One of the most important facts in the history of religion was the transformation of agricultural festivals into commemorations of historical events. The festivals of ancient peoples were intimately linked with nature's seasons. They celebrated what happened in the life of nature in the respective seasons. Thus the value of the festive day was determined by the things nature did or did not bring forth. In Judaism, Passover, originally a spring festival, became a celebration of the exodus from Egypt; the Feast of Weeks, an old harvest festival at the end of the wheat harvest (hag hakazir, Exodus 23:16; 34-22), became the celebration of the day on which the Torah was given at Sinai; the Feast of the Booths, an old festival of vintage (hag haasif, Ex. 23:16), commemorates the dwelling of the Israelites in booths during their sojourn in the wilderness (Leviticus 23:42f). To Israel the unique events of historic time were spiritually more significant than the repetitive processes in the cycle of nature, even though physical sustenance depended on the latter. While the deities of other people were associated with places or things, the God of Israel was the God of events: the Redeemer from slavery, the Revealer of the Torah, manifesting Himself in events of history rather than in things or places. Thus, the faith in the unembodied, in the unimaginable was born.
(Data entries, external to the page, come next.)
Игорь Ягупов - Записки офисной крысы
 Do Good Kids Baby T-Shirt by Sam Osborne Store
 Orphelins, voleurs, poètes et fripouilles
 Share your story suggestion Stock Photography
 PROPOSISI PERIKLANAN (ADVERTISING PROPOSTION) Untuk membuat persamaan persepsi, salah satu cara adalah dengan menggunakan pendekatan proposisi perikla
Judaism is a religion of time aiming at the sanctification of time. Unlike the space-minded man to whom time is unvaried, iterative, homogeneous, to whom all hours are alike, qualitiless, empty shells, the Bible senses the diversified character of time. There are no two hours alike. Every hour is unique and the only one given at the moment, exclusive and endlessly precious.

Judaism teaches us to be attached to holiness in time, to be attached to sacred events, to learn how to consecrate sanctuaries that emerge from the magnificent stream of a year. The Sabbaths are our great cathedrals; and our Holy of Holies is a shrine that neither the Romans nor the Germans were able to burn; a shrine that even apostasy cannot easily obliterate: the Day of Atonement. According to the ancient rabbis, it is not the observance of the Day of Atonement, but the Day itself, the "essence of the Day", which, with man's repentance, atones for the sins of man.7

Jewish ritual may be characterized as the art of significant forms of time, as architecture of time. Most of its observances— the Sabbath, the New Moon, the festivals, the Sabbatical and the Jubilee year—depend on a certain hour of the day or season of the year. It is, for example, the evening, morning, or afternoon that brings with it the call to prayer. The main themes of faith lie in the realm of time. We remember the day of the exodus from Egypt, the day when Israel stood at Sinai; and our Messianic hope is the expectation of a day, of the end of days.

In a well-composed work of art an idea of outstanding importance is not introduced haphazardly, but, like a king at an official ceremony, it is presented at a moment and in a way that will bring to light its authority and leadership. In the Bible, words are employed with exquisite care, particularly those which, like pillars of fire, lead the way in the far-flung system of the biblical world of meaning.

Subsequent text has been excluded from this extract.